En la Selección Nacional los dueños de la utilería tienen nombre y apellido: Randall Obando y Alberto Mena, dos personas que acumulan bastante experiencia en La Tricolor y que hacen su trabajo con la misma ilusión y motivación del primer día.

Obando es el coordinador del departamento de utilería de la Federación Costarricense de Fútbol; tiene 20 años en ese puesto y no se ve en ningún otro lado, que no sea junto a los jugadores de La Sele. Se puede considerar como una persona que ama su trabajo. Un caso parecido es el de Mena, quien ya cuenta con 17 años de experiencia.

Randall Obando“Para estos partidos se comienza con una logística bastante grande. Coordinamos todo lo que vamos a hacer en México y Honduras y estamos pendientes de detalles como si el equipo va a hacer reconocimiento y entrenamientos”, comentó Obando, quien ha estado en tres mundiales mayores (2002-2006-2014).

El coordinador de la utilería ha pasado por varias selecciones nacionales y hace 17 años está de lleno con la Mayor, donde ha vivido experiencias como Copa América, Copa Oro y eliminatorias mundialistas.
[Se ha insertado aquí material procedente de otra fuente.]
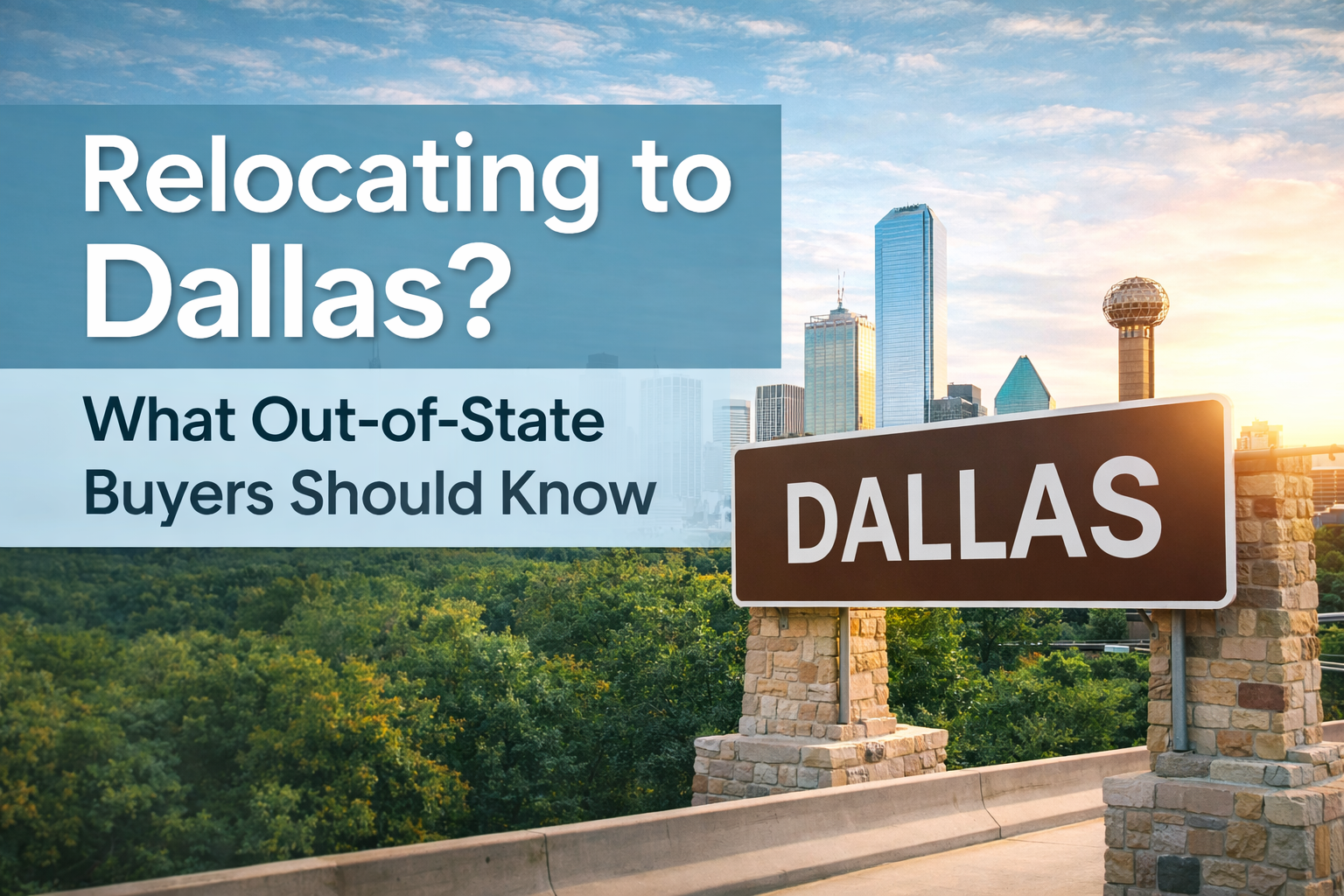 Relocating to Dallas: What Out-of-State Buyers Should Know (2026 Guide)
No es en vano toda esa experiencia que ha acumulado, por lo que ya sabe cuánto tiempo antes deben de comenzar a prepararse para que todo salga de la mejor manera.

“Venimos trabajando para esto desde hace casi un mes, preparando todo para esta semana. Por ejemplo, solicitamos los uniformes con los que se jugarán, se enumeran, se mandan a serigrafiar, luego a la ropa de entrenamiento y a la de estar se le manda a poner publicidad”, agregó.
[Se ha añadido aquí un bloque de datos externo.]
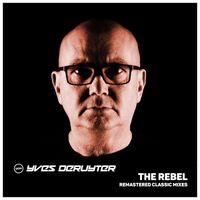 Yves Deruyter - The Rebel - Remastered Classic Mixes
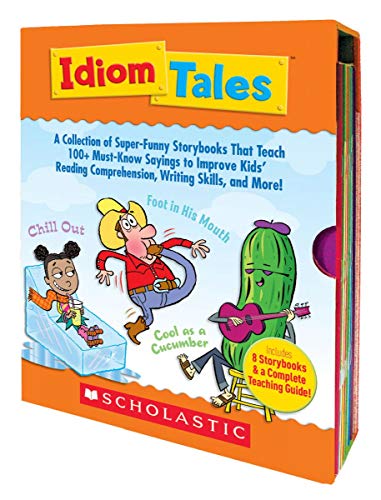 Book Cover Idiom Tales: A Collection of Super-Funny Storybooks That Teach 100+ Must-Know Sayings to Improve Kids' Reading Comprehension, Writing Skills, and More!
Acerca de la jornada laboral el utilero contó que son prácticamente de todo el día. “Por lo regular en estos días conforme se van acercando los entrenamientos comenzamos como a las seis de la mañana y nos vamos tipo seis de la noche. Ya cuando se está con el equipo se termina más tarde, pero la ventaja es que nos concentramos en el Complejo”.

Alberto MenaCon dos compromisos fuera del país la logística cambia y la atención aumenta de parte de los utileros, ya que deben de velar para que todo lo estipulado se lleve en el avión y al regreso deben de estar seguros de traerse todo. Son tan detallistas que controlan el peso de las más de 25 maletas que lleva la delegación.
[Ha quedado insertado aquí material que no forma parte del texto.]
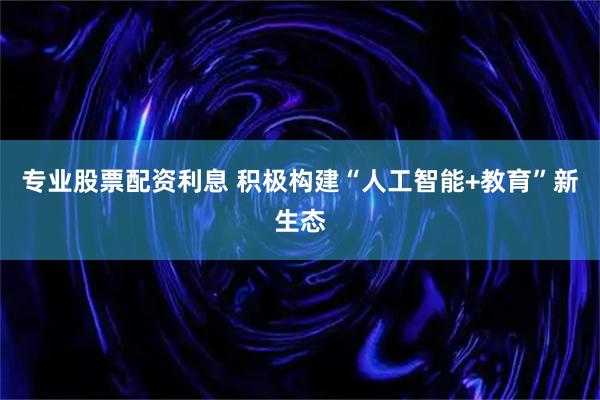专业股票配资利息 积极构建“人工智能+教育”新生态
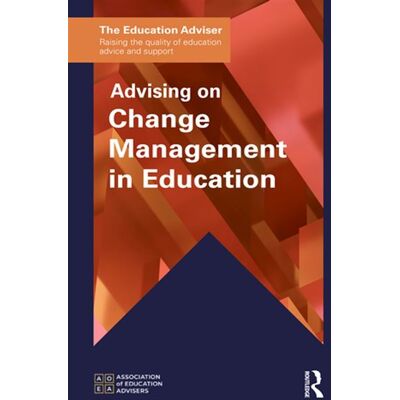 Advising on Change Management in Education - Association of Education Advisers - Routledge - ebook (ePub) - Livre - Publicité Advising on Change Management in Education - Association of Education Advisers - Routledge - ebook (ePub) - Livre - Publicité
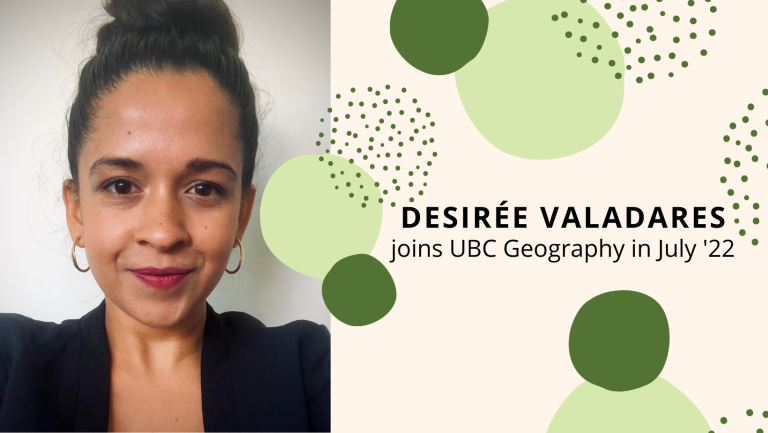 Desiree smiles at the camera with brown hair in a bun, hoop earrings and a dark blazer. Text reads: Desiree joins UBC Geography in July '22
“Llegamos al hotel y por lo general vamos a los entrenamientos. Eso es complicado porque hay que alistar todo lo que se ocupa en la práctica y salir corriendo hacia la cancha. Después recogemos todo y en el caso de la ropa hay que mandarla a lavar. Luego se reparten todos los accesorios para el día siguiente”, manifestó Mena.

De los detalles más importantes a tomar en cuenta es la lavandería, por esa razón es una de las primeras estaciones que buscan y coordinan. Una vez todo controlado, solo queda poner en práctica el plan para el día del partido.

“Ese día desde la mañana nosotros comenzamos a recoger lo que no ocupamos para dejarlo preparado porque cuando regresamos al hotel es muy tarde y por eso hay que dejarlo listo antes del partido. Vamos terminando tipo 2 de la mañana para el regreso”, agregó el utilero.